Source text start
Document Transformation

Text Normalization

from dataknobs_structures import Document
from dataknobs_xization import normalize

def normalize_document(doc):
    """Normalize document text."""
    # Apply various normalizations
    normalized_text = doc.text

    # Expand camelCase
    normalized_text = normalize.expand_camelcase_fn(normalized_text)

    # Expand ampersands
    normalized_text = normalize.expand_ampersand_fn(normalized_text)

    # Remove extra whitespace
    normalized_text = normalize.normalize_whitespace_fn(normalized_text)

    # Create new document with normalized text
    return Document(
        text=normalized_text,
        metadata={**doc.metadata, "normalized": True}
    )

# Example usage
original = Document("getUserName&validateInput", metadata={"type": "code"})
normalized = normalize_document(original)
print(f"Original: {original.text}")
print(f"Normalized: {normalized.text}")

Document Chunking

from dataknobs_structures import Document

def chunk_document(doc, chunk_size=1000, overlap=100):
    """Split document into overlapping chunks."""
    text = doc.text
    chunks = []

    for i in range(0, len(text), chunk_size - overlap):
        chunk_text = text[i:i + chunk_size]
        chunk_doc = Document(
            text=chunk_text,
            metadata={
                **doc.metadata,
                "chunk_index": len(chunks),
                "chunk_start": i,
                "chunk_end": min(i + chunk_size, len(text))
            }
        )
        chunks.append(chunk_doc)

    return chunks

# Split a large document
large_doc = Document("A" * 5000, metadata={"title": "Large Document"})
Source text end
**Challenges**
a: List every comment line in the document transformation text that begins with a # sign, giving only the words after the sign.
b: Reproduce the passage of the document transformation text starting with "for i in range(0, len(text), chunk_size" and going on through "min(i + chunk_size, len(text))".
c: Write the next part of the document transformation text, picking up right after its last line.
Provided data start
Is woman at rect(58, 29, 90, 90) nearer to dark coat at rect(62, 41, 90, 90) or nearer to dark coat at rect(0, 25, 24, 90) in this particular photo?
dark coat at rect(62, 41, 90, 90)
Provided data end
**In response**
a:
Apply various normalizations
Expand camelCase
Expand ampersands
Remove extra whitespace
Create new document with normalized text
Example usage
Split a large document

b:
for i in range(0, len(text), chunk_size - overlap):
        chunk_text = text[i:i + chunk_size]
        chunk_doc = Document(
            text=chunk_text,
            metadata={
                **doc.metadata,
                "chunk_index": len(chunks),
                "chunk_start": i,
                "chunk_end": min(i + chunk_size, len(text))

c:
chunks = chunk_document(large_doc)
print(f"Created {len(chunks)} chunks")

Document Analysis

Extracting Statistics

from dataknobs_structures import Document
import re

def analyze_document(doc):
    """Extract statistics from a document."""
    text = doc.text

    stats = {
        "character_count": len(text),
        "word_count": len(text.split()),
        "line_count": text.count('\n') + 1,
        "sentence_count": len(re.split(r'[.!?]+', text)),
        "paragraph_count": len(re.split(r'\n\n+', text)),
        "unique_words": len(set(text.lower().split())),
        "average_word_length": sum(len(word) for word in text.split()) / max(len(text.split()), 1)
    }

    return stats

# Analyze a document
doc = Document("""
This is a sample document. It has multiple sentences!
And even multiple paragraphs?

This is the second paragraph.
""")

stats = analyze_document(doc)
for key, value in stats.items():
    print(f"{key}: {value}")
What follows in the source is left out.